Het komt erop neer dat [gedaagde] zal worden veroordeeld tot betaling van de helft van de facturen en voor het overige tot nakoming van de exploitatieovereenkomst, met dien verstande dus dat nakoming van de omzetgarantie van artikel 13.2 slechts voor de helft wordt toegewezen, dus voorshands beperkt wordt tot een bedrag van € 80.000,-. Het gaat om de volgende facturen:
- de factuur van 22 maart 2020 met nummer [factuurnummer 1] ten bedrage van € 3.723,08
- de factuur van 19 april 2020 met nummer [factuurnummer 2] ten bedrage van € 14.950,32 en
- de factuur van 15 mei 2020 met nummer [factuurnummer 3] ten bedrage van € 14.892,29.

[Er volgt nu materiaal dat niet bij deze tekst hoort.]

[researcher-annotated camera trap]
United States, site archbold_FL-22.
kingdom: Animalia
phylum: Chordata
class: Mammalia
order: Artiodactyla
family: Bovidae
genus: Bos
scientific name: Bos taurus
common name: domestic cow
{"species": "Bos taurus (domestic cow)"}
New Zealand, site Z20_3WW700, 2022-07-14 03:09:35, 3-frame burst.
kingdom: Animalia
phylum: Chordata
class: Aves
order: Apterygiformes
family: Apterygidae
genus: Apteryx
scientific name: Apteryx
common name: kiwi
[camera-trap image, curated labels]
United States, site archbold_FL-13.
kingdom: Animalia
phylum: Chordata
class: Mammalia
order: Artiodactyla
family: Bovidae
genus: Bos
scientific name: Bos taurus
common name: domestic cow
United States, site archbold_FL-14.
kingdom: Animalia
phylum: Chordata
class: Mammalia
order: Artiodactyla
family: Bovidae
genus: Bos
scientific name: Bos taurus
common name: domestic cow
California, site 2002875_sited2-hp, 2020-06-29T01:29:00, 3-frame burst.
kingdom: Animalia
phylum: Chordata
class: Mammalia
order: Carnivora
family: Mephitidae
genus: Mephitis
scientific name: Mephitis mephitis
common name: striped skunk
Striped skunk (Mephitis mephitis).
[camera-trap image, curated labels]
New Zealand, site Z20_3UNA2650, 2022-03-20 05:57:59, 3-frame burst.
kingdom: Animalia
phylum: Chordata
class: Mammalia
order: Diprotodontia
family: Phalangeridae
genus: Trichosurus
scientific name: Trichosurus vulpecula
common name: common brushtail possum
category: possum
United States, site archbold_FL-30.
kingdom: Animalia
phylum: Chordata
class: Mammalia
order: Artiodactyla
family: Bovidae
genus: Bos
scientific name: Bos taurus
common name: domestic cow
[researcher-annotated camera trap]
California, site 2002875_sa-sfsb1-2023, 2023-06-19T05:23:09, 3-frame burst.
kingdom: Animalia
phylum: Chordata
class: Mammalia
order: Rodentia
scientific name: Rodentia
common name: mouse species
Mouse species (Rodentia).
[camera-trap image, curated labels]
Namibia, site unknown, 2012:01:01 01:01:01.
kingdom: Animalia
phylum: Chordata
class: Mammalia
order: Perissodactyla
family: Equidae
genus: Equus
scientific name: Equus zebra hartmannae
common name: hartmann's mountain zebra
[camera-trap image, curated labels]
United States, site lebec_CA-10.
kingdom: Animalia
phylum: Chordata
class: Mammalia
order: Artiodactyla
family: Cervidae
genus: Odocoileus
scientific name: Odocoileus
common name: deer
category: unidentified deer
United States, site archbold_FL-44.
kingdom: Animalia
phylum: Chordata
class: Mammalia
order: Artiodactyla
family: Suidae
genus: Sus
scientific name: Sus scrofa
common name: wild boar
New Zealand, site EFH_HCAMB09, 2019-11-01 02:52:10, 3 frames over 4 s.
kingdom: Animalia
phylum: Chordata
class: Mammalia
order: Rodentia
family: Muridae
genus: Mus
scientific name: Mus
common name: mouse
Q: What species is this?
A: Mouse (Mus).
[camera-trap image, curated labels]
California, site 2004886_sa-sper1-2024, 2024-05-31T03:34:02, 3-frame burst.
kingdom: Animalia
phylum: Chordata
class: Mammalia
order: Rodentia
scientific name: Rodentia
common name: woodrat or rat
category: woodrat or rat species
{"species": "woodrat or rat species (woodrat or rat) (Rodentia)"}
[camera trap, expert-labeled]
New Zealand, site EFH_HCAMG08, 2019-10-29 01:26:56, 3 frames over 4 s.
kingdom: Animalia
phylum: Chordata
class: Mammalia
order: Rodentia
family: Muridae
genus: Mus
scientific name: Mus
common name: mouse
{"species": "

[gedaagde] zal worden veroordeeld tot betaling van de helft van het totaalbedrag van € 33.565,72. Nu niet aannemelijk is dat [gedaagde] de overeenkomst ook na dit vonnis, waarin over haar poging tot ontbinding is geoordeeld, niet zal nakomen, wordt aan de veroordeling tot nakoming geen dwangsom verbonden.
4.8.
De gevorderde wettelijke handelsrente zal worden toegewezen, nu het gaat om een handelsovereenkomst en [gedaagde] haar primaire betalingsverplichting op grond van de exploitatieovereenkomst niet tijdig is nagekomen.
4.9.
Als op hoofdpunten in het ongelijk gestelde partij zal [gedaagde] worden veroordeeld in de proceskosten, aan de zijde van Clubs & Subs begroot als volgt.
- griffierecht € 2.042,00
- salaris advocaat
€ 980,00Totaal € 3.022,00
te vermeerderen de na dit vonnis ontstane kosten als hierna begroot.
4.10.
De gevorderde buitengerechtelijke kosten zullen niet worden toegewezen, nu niet is gebleken dat Clubs & Subs meer heeft gedaan dan het sturen van een herhaalde sommatie aan [gedaagde] .

5.De beslissing

De voorzieningenrechter
5.1.
veroordeelt [gedaagde] om binnen zeven (7) dagen na betekening van dit vonnis een bedrag van € 16.782,86 aan [gedaagde] te betalen, te vermeerderen met de wettelijke handelsrente daarover vanaf het tijdstip van verschuldigdheid tot aan de algehele voldoening,
5.2.
veroordeelt [gedaagde] voor het overige tot nakoming van de exploitatieovereenkomst tussen partijen van 19 maart 2018,
5.3.
veroordeelt [gedaagde] in de proceskosten, aan de kant van Clubs & Subs begroot op € 3.022,00,
5.4.
veroordeelt [gedaagde] in de na dit vonnis ontstane kosten, begroot op € 157,- voor salaris advocaat, te vermeerderen met € 82,- en de kosten van het betekeningsexploot ingeval betekening van dit vonnis plaatsvindt
5.5.
verklaart dit vonnis tot zover uitvoerbaar bij voorraad,
5.6.
wijst het anders of meer gevorderde af.
Dit vonnis is gewezen door mr. A.J. Beukenhorst, voorzieningenrechter, bijgestaan door mr. J. Dekker, griffier, en in het openbaar uitgesproken op 25 juni 2020.